Ecartez-vous, écartez-vous, vous dis-je, elle est malheureuse, elle a rompu. Laissez-la respirer, ils ont rompu. Ils ont rompu, mon Dieu, elle va étouffer. Mon Dieu peut-être faudrait-il plutôt parler avec les mots exacts : Il l'a quittée et elle est malheureuse très malheureuse au moins comme les pierres et tout le monde qu'elle croit tourner autour d'elle finit de s'écrouler en même temps que se finit cette phrase.
Ecartez-vous, écartez-vous, s'il vous plaît, laissez-la respirer, elle est tellement malheureuse, la petite. Elle voudrait qu'on pleure avec elle. Elle a envie qu'on lui dise qu'on l'aime, qu'elle n'a jamais été seule.
Mais ce n'est pas vrai, chérie. A son âge, la solitude, la vraie, on ne comprend pas bien ce que c'est, on n'appréhende pas. On veut juste être plainte, consolée. On croit qu'on veut être félicitée "Ouh, c'est zoli comment tu dessines" mais ce n'est pas vrai. Chérie, le besoin crétin de reconnaissance il est plus du côté couillu de l'humanité. La compassion quémandée, elle, elle se retrouve du côté de ces millions de vulves amorphes, jeunes, minables et décérébrées.
La pauvre petite paye sa prétention, son égocentrisme. On lui a trop dit qu'elle était douée et jolie, on lui a trop dit il n'y a aucune manière d'en douter. Du coup du coup la pauvre petite pleure et pleure encore sur sa pauvre condition de jolie fille douée, elle pleure et elle pleure encore, parce qu'elle a envie qu'on la plaigne, qu'on lui dire reviens on t'aime. Trop prétentieuse pour répondre à l'affection qu'on lui porte, trop prétentieuse pour s'éteindre en silence, la pauvre petite attend quelque chose qui ne viendra jamais.
Regardez-moi comme je suis malheureuse, écartez-vous et taisez-vous. Admirez-moi comme je suis malheureuse j'en vaux tellement la peine.
Laissez-moi pleurer devant vous et consolez-moi dans le vide. Taisez-vous et contemplez-moi dans le vide.
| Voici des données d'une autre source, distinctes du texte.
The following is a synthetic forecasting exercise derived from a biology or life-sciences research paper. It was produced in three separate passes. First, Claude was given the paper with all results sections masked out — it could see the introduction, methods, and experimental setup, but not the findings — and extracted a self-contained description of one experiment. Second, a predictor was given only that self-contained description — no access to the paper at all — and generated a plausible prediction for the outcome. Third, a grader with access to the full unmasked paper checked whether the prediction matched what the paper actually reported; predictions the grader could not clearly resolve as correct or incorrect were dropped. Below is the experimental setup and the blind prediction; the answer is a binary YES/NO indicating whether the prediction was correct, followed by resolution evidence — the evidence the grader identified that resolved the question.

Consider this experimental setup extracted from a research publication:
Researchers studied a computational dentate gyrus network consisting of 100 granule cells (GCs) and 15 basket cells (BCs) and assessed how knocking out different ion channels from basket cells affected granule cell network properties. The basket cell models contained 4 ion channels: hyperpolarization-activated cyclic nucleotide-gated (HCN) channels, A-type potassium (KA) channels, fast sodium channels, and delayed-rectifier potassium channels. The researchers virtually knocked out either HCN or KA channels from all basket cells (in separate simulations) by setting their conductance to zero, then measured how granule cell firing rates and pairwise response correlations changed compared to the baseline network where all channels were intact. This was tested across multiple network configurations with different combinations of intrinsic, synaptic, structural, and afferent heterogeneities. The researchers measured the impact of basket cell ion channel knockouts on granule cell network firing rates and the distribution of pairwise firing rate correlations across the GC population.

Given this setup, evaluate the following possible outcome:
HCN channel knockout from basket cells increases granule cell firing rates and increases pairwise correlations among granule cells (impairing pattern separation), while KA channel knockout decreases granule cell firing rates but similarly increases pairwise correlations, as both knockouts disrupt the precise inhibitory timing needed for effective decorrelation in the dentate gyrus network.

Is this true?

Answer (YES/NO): NO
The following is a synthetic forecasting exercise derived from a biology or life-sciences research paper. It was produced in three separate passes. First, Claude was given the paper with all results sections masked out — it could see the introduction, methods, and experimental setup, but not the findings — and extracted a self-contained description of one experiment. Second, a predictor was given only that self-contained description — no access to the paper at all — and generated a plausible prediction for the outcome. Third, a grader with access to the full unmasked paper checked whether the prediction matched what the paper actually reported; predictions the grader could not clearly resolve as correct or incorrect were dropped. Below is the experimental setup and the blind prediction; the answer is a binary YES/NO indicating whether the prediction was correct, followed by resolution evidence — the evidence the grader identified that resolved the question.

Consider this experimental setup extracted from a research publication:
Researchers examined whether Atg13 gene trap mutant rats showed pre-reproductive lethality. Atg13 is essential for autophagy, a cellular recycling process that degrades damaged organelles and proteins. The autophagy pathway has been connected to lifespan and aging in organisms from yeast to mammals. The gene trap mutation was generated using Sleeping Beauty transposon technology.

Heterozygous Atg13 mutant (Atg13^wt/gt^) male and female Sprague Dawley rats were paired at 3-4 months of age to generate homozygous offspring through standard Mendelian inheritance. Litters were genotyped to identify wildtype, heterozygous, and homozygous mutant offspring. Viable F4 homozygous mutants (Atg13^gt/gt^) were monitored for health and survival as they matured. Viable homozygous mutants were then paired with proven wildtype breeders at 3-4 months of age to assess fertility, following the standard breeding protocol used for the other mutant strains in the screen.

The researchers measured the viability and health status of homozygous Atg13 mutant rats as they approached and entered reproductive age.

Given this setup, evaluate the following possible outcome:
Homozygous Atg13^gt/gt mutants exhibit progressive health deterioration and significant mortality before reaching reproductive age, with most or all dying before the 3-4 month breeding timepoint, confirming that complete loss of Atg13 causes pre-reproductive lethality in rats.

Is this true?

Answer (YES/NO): NO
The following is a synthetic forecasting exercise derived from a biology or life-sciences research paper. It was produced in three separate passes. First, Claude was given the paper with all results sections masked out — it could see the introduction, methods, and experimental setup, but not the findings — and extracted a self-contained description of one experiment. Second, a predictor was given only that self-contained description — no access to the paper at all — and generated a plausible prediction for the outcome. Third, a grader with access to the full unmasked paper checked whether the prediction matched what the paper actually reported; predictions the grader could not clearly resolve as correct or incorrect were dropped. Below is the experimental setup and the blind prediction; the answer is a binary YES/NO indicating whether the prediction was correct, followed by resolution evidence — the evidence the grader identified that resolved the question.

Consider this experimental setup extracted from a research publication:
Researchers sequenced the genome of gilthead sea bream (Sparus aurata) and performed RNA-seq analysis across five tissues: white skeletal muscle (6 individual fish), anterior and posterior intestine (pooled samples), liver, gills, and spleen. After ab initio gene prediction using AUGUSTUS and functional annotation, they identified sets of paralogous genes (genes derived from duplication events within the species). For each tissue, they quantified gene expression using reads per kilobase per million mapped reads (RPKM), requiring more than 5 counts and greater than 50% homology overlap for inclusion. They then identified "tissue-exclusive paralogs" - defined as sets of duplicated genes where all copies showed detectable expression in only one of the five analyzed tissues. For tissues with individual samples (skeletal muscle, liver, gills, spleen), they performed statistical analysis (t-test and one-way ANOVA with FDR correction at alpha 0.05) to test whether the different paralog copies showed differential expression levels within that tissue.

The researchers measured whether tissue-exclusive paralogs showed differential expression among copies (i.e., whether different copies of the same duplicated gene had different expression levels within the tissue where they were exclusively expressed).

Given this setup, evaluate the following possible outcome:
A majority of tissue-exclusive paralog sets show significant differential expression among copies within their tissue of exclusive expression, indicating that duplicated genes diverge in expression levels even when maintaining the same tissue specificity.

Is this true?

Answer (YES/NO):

J'ai un retour de flamme dans mon égo surdimensionné. Je croyais pourtant tout savoir sur tout. Je suis une pauvre petite fille douée, jolie et malheureuse. Oh oui, j'ai vingt ans et je suis une pauvre petite fille douée, jolie et malheureuse qui aime qu'on l'admire qu'on la console et surtout qu'on la plaigne, une pauvre petite fille douée, jolie et malheureuse qui n'admet pourtant pas adorer qu'on l'admire qu'on la console et surtout qu'on la plaigne.
Alors laissez-moi pleurer devant vous. Consolez-moi dans le vide. Puis taisez-vous et contemplez-moi dans le vide. S'il vous plaît.